The Wall Street Journal’s editorial board on Thursday wrote that former President Donald Trump “is unhappy with us for recognizing reality” as they responded to criticism from Trump, who accused the editors of backing globalist agendas and said their relevance was withering.

Following a critical Wall Street Journal piece that pinned the blame for Republican losses in the Georgia Senate runoffs on Trump and essentially called on the GOP to abandon the former president, Trump gave the editors a tongue lashing.

“The Wall Street Journal editorial page continues, knowingly, to fight for globalist policies such as bad trade deals, open borders, and endless wars that favor other countries and sell out our great American workers, and they fight for RINOS that have so badly hurt the Republican Party,” Trump said in a statement, referring to the acronym for “Republicans in Name Only,” a pejorative used for Republican elected officials who are believed to govern and legislate like Democrats. “That’s where they are and that’s where they will always be.

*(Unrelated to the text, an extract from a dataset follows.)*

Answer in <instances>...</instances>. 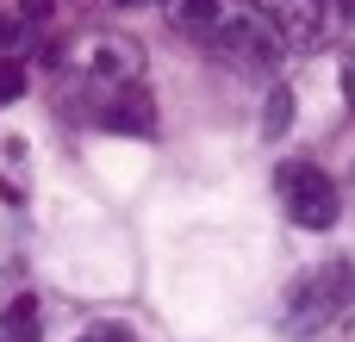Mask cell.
<instances>
[{"label":"cell","mask_w":355,"mask_h":342,"mask_svg":"<svg viewBox=\"0 0 355 342\" xmlns=\"http://www.w3.org/2000/svg\"><path fill=\"white\" fill-rule=\"evenodd\" d=\"M287 125H293V93L275 87V93H268V112H262V137H281Z\"/></svg>","instance_id":"9c48e42d"},{"label":"cell","mask_w":355,"mask_h":342,"mask_svg":"<svg viewBox=\"0 0 355 342\" xmlns=\"http://www.w3.org/2000/svg\"><path fill=\"white\" fill-rule=\"evenodd\" d=\"M343 93H349V106H355V62H343Z\"/></svg>","instance_id":"4fadbf2b"},{"label":"cell","mask_w":355,"mask_h":342,"mask_svg":"<svg viewBox=\"0 0 355 342\" xmlns=\"http://www.w3.org/2000/svg\"><path fill=\"white\" fill-rule=\"evenodd\" d=\"M262 31L281 44V56H312L324 50V0H256Z\"/></svg>","instance_id":"277c9868"},{"label":"cell","mask_w":355,"mask_h":342,"mask_svg":"<svg viewBox=\"0 0 355 342\" xmlns=\"http://www.w3.org/2000/svg\"><path fill=\"white\" fill-rule=\"evenodd\" d=\"M12 37H19V19H6V12H0V50H6Z\"/></svg>","instance_id":"7c38bea8"},{"label":"cell","mask_w":355,"mask_h":342,"mask_svg":"<svg viewBox=\"0 0 355 342\" xmlns=\"http://www.w3.org/2000/svg\"><path fill=\"white\" fill-rule=\"evenodd\" d=\"M349 305H355V262H324V268H312V274L287 293V305H281V336L287 342L324 336Z\"/></svg>","instance_id":"6da1fadb"},{"label":"cell","mask_w":355,"mask_h":342,"mask_svg":"<svg viewBox=\"0 0 355 342\" xmlns=\"http://www.w3.org/2000/svg\"><path fill=\"white\" fill-rule=\"evenodd\" d=\"M212 50L231 56L243 75H275V62H281V44L262 31L256 12H225V25L212 31Z\"/></svg>","instance_id":"5b68a950"},{"label":"cell","mask_w":355,"mask_h":342,"mask_svg":"<svg viewBox=\"0 0 355 342\" xmlns=\"http://www.w3.org/2000/svg\"><path fill=\"white\" fill-rule=\"evenodd\" d=\"M0 342H37V299L31 293H19L0 312Z\"/></svg>","instance_id":"ba28073f"},{"label":"cell","mask_w":355,"mask_h":342,"mask_svg":"<svg viewBox=\"0 0 355 342\" xmlns=\"http://www.w3.org/2000/svg\"><path fill=\"white\" fill-rule=\"evenodd\" d=\"M75 342H137V336H131V324H112V318H106V324H87Z\"/></svg>","instance_id":"30bf717a"},{"label":"cell","mask_w":355,"mask_h":342,"mask_svg":"<svg viewBox=\"0 0 355 342\" xmlns=\"http://www.w3.org/2000/svg\"><path fill=\"white\" fill-rule=\"evenodd\" d=\"M112 6H137V0H112Z\"/></svg>","instance_id":"9a60e30c"},{"label":"cell","mask_w":355,"mask_h":342,"mask_svg":"<svg viewBox=\"0 0 355 342\" xmlns=\"http://www.w3.org/2000/svg\"><path fill=\"white\" fill-rule=\"evenodd\" d=\"M94 125L150 137V131H156V106H150V93H137V87H125V93H100V106H94Z\"/></svg>","instance_id":"8992f818"},{"label":"cell","mask_w":355,"mask_h":342,"mask_svg":"<svg viewBox=\"0 0 355 342\" xmlns=\"http://www.w3.org/2000/svg\"><path fill=\"white\" fill-rule=\"evenodd\" d=\"M69 56H75L81 81L100 87V93H125V87H137V75H144V44L125 37V31H87Z\"/></svg>","instance_id":"7a4b0ae2"},{"label":"cell","mask_w":355,"mask_h":342,"mask_svg":"<svg viewBox=\"0 0 355 342\" xmlns=\"http://www.w3.org/2000/svg\"><path fill=\"white\" fill-rule=\"evenodd\" d=\"M225 12H231V0H181V6H175V25L193 31V37H212V31L225 25Z\"/></svg>","instance_id":"52a82bcc"},{"label":"cell","mask_w":355,"mask_h":342,"mask_svg":"<svg viewBox=\"0 0 355 342\" xmlns=\"http://www.w3.org/2000/svg\"><path fill=\"white\" fill-rule=\"evenodd\" d=\"M275 187H281V212L300 231H331L343 218V199H337V187H331V174L318 162H281Z\"/></svg>","instance_id":"3957f363"},{"label":"cell","mask_w":355,"mask_h":342,"mask_svg":"<svg viewBox=\"0 0 355 342\" xmlns=\"http://www.w3.org/2000/svg\"><path fill=\"white\" fill-rule=\"evenodd\" d=\"M25 93V62H0V106Z\"/></svg>","instance_id":"8fae6325"},{"label":"cell","mask_w":355,"mask_h":342,"mask_svg":"<svg viewBox=\"0 0 355 342\" xmlns=\"http://www.w3.org/2000/svg\"><path fill=\"white\" fill-rule=\"evenodd\" d=\"M337 12H343V19H349V25H355V0H337Z\"/></svg>","instance_id":"5bb4252c"}]
</instances>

Fortunately, nobody cares much about The Wall Street Journal editorial anymore.”

The editors clapped back in a March 4 piece headlined “Donald Trump’s Georgia Rewrite,” in which they argued that Trump’s attack against the paper was grounded in frustration following an electoral loss and that Trump “is unhappy with us for recognizing reality.”

“What really seems to rankle the most famous resident of Mar-a-Lago isn’t his caricature of our policy differences,” the editorial board wrote. “It’s that we recognize the reality that Mr. Trump is the main reason Republicans lost two Georgia Senate races in January and thus the Senate majority. Mr. Trump refuses to take responsibility for those defeats, contrary to all evidence.”

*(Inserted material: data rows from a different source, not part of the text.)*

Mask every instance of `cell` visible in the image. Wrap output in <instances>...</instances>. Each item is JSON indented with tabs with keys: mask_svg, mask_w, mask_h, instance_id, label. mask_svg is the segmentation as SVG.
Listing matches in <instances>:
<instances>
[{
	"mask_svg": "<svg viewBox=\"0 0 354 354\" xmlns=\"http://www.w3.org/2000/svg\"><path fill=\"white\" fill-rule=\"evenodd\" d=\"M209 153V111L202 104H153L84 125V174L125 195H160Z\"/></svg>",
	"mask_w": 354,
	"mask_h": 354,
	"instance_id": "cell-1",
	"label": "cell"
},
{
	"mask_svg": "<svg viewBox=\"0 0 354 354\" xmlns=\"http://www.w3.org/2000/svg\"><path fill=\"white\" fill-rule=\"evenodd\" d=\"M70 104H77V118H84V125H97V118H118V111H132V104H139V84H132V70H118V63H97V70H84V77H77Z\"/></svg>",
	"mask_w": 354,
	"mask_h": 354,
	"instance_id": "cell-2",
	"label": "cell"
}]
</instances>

The argument the editorial board made is that the Georgia Senate races were lost because Trump pushed his claim of election fraud rather than focus on the theme that Republican victories in Georgia were needed to counterbalance Democrat domination in Washington.

“Mr. Trump essentially told his Georgia supporters their votes didn’t matter, and many stayed home,” the editorial board wrote in the March 1 piece. “The GOP lost the Senate.”

Trump supporter outside CPAC convention in Orlando, Fla. on Feb. 28, 2021. (Chen Lei)
Trump supporter outside CPAC convention in Orlando, Fla. on Feb. 28, 2021. (Chen Lei)

The editors wrote that Trump “is now trying to rewrite this history as someone else’s fault—Democrats who cheated, Republicans who won’t ‘fight,’ a cowardly Supreme Court that includes three of his appointees, anyone but himself. This isn’t true.”

Acknowledging that Trump’s base of support destines him to continue playing an important role in the Republican Party going forward, the editors said they hope “the party’s grassroots will begin to look past the Trump era to a new generation of potential standard-bearers. As long as Republicans focus on the grievances of the Trump past, they won’t be a governing majority.”

The spat between Trump and the paper comes on the heels of the Conservative Political Action Conference (CPAC) in Orlando, Florida, a flagship conservative event that saw numerous speakers support Trump’s brand of politics and argue that it is here to stay.

In his first public appearance since leaving office, Trump said at the event that the conservative movement he led “is far from being over,” but didn’t mention whether he would try to run again for president in 2024.

“The future of the Republican Party is as a party that defends the social, economic, and cultural interests and values of working American families—of every race, every color, and every creed,“ he said Sunday. ”Republicans believe that the needs of everyday citizens must come first.”

The current intra-party tensions within the GOP have been framed by some as being between a faction loyal to Trump and his brand of populist politics and the old guard of business-as-usual Republicans who are well-steeped in Washington’s bureaucratic brew, which Trump has derided as a “swamp.”